His gaze cuts to me, sharp and curious. “And who’s this?”

“Elsie Hart,” I say before Wells can.

I straighten without meaning to, spine taut, shoulders back.

His smile spreads, slow and knowing. “Well, I’ll be damned. Elspeth’s granddaughter, huh?”

“That’s me.”

“Beau Langford,” he says, tugging off one glove and offering a hand. His grip is firm, the kind that travels all the way up to your shoulder. “I live at Copper Hollow.”

I should have assumed as much. Old money, old roots.

The Langfords are one of the founding families, and that cranberry bog he lives beside is one of four enchanted sites in Blue Willow. I remember whispers about ownership disputes, about the Ashbys and the Langfords drawing invisible battle lines across the muck.
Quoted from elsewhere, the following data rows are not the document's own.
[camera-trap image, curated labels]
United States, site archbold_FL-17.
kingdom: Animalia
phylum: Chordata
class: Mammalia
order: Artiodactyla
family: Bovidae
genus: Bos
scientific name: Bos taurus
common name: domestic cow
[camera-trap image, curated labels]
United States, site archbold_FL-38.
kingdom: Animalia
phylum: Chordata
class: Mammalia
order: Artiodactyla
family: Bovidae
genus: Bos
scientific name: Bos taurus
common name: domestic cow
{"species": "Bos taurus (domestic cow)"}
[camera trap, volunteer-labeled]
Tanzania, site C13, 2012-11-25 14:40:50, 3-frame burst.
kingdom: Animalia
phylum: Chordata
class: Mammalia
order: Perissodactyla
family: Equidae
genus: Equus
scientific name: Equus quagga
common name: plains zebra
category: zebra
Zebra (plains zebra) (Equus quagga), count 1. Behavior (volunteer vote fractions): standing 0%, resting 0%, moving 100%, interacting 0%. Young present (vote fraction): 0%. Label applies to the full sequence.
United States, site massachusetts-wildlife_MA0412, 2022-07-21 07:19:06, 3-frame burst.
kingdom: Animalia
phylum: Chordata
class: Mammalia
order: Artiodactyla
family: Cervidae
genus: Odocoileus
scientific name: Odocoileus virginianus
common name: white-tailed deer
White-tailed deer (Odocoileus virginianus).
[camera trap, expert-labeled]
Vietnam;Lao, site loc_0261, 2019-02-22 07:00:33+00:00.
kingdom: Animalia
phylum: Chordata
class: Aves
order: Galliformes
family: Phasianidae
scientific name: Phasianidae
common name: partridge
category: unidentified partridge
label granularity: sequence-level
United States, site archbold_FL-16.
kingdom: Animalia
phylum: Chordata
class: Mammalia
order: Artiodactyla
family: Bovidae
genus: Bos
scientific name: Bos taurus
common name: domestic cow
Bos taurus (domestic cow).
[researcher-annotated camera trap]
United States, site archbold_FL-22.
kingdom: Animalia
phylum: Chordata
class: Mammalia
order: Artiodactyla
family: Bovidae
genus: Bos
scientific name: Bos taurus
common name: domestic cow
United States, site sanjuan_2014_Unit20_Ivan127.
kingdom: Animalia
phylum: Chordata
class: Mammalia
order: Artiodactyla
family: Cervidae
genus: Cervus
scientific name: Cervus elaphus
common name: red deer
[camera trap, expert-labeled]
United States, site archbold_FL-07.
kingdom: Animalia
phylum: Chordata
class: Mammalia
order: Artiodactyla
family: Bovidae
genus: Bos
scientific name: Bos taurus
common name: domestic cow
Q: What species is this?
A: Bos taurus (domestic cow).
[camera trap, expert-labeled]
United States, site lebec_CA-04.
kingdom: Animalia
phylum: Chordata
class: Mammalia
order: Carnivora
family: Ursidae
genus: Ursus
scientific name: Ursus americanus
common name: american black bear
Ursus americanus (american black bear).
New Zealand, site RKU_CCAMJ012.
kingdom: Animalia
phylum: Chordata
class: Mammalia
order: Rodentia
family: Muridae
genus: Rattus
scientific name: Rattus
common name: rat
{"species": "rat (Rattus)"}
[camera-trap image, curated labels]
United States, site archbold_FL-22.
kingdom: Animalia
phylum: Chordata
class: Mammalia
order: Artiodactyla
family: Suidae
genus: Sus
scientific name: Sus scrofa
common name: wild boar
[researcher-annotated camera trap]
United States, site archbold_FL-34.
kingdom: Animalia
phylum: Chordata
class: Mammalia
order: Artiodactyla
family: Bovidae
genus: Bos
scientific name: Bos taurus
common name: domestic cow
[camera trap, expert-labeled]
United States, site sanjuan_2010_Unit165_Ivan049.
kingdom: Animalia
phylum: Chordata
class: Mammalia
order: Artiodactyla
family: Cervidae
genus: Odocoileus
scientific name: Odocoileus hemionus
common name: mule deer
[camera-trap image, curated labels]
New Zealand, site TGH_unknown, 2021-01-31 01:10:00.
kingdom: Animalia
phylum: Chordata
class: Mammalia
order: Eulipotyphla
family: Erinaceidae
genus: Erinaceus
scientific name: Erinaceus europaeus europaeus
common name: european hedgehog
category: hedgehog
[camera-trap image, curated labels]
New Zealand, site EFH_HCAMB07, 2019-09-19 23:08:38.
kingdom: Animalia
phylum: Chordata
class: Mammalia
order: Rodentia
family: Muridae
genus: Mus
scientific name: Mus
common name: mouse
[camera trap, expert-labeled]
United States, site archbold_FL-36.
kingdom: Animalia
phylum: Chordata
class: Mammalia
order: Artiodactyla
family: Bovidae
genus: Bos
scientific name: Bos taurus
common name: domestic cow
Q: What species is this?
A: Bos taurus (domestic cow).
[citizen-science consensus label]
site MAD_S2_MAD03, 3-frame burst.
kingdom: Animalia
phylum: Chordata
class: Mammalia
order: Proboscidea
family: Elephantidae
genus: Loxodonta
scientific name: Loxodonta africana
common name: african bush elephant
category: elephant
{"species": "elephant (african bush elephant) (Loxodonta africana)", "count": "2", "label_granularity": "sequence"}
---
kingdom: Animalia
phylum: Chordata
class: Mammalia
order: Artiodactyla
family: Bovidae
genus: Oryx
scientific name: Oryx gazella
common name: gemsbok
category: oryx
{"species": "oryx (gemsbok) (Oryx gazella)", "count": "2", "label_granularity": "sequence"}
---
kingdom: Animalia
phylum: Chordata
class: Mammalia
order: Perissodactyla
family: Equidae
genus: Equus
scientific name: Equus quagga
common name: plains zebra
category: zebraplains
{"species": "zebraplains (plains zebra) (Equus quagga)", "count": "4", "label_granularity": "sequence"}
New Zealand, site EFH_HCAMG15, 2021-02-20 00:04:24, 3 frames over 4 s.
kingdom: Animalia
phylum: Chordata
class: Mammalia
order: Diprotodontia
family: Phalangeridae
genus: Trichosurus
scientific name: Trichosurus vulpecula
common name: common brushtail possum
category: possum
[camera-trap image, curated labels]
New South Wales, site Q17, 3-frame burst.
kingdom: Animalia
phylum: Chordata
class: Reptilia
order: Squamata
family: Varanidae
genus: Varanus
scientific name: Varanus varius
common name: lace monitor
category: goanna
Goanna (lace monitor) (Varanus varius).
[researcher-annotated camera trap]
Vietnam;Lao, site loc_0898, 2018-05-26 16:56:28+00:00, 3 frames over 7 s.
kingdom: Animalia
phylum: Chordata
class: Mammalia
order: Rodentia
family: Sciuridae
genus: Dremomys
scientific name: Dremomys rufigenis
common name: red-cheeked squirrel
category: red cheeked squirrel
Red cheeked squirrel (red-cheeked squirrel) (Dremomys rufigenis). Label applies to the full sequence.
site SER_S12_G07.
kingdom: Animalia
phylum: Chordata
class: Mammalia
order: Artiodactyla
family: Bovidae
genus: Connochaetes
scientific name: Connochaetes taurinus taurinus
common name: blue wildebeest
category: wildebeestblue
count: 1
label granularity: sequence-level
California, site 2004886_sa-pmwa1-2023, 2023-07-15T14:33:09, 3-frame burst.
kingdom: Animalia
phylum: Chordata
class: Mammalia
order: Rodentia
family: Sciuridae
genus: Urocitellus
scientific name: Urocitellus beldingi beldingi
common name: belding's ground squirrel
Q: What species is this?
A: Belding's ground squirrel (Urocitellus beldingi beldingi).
But I was only a kid then. My world began and ended with the thrill of tugging on my rubber waders, stomping into the flooded fields, pretending the berries bobbing at my knees were jewels.

Now, the memories come quick, flickering like old photographs. The bonfires in October, jars of jelly lined on Elspeth’s counter, a harvest wagon piled so high it looked like it might tip. The impression of my first kiss, fuzzier now than it’s ever been.

“Keeper of memories,” I murmur.

Beau chuckles, and the sound fills the cramped room. “Breaker of illusions, some prefer.”

I don’t laugh. I’m thinking of a moment I haven’t been able to fully recall since I was twelve.

That first kiss behind the orchard’s barn, quick and sweet and sealed in a blur.

I know it happened. I remember the smell of apple peel and cold air, the brush of knit gloves.

But the name, the face, the spark of it? Gone. Scrubbed clean.

They say Copper Hollow runs on memory. That it keeps the town afloat with the slow, steady power of sentiment. The land itself is charmed—one of only two working bogs left in Connecticut, and the only one known to be tethered to a living magical source.

Its magic feeds on what matters. Core memories. Moments of joy or clarity or change. Townsfolk are meant to give freely, in gratitude for the harvest. And mostly, they do. I did, once upon a time.

But sometimes, the bog takes more than you expect. Sometimes, it feels a bit like theft. Consent by omission, maybe. You offered a thimble of memory, and it siphoned a whole well.

“What are you here for, Beau?” Wells asks, and I stiffen at the gruff, unwelcome sound.

“Nothin’ for you to worry about, buddy.”

Wells busies himself with a stack of ledgers, teeth gritted. He doesn’t rise to the bait, and I can’t tell if it’s restraint or disdain that keeps him quiet. They circle each other like two flints—too stubborn to strike first, too volatile not to spark if they get too close.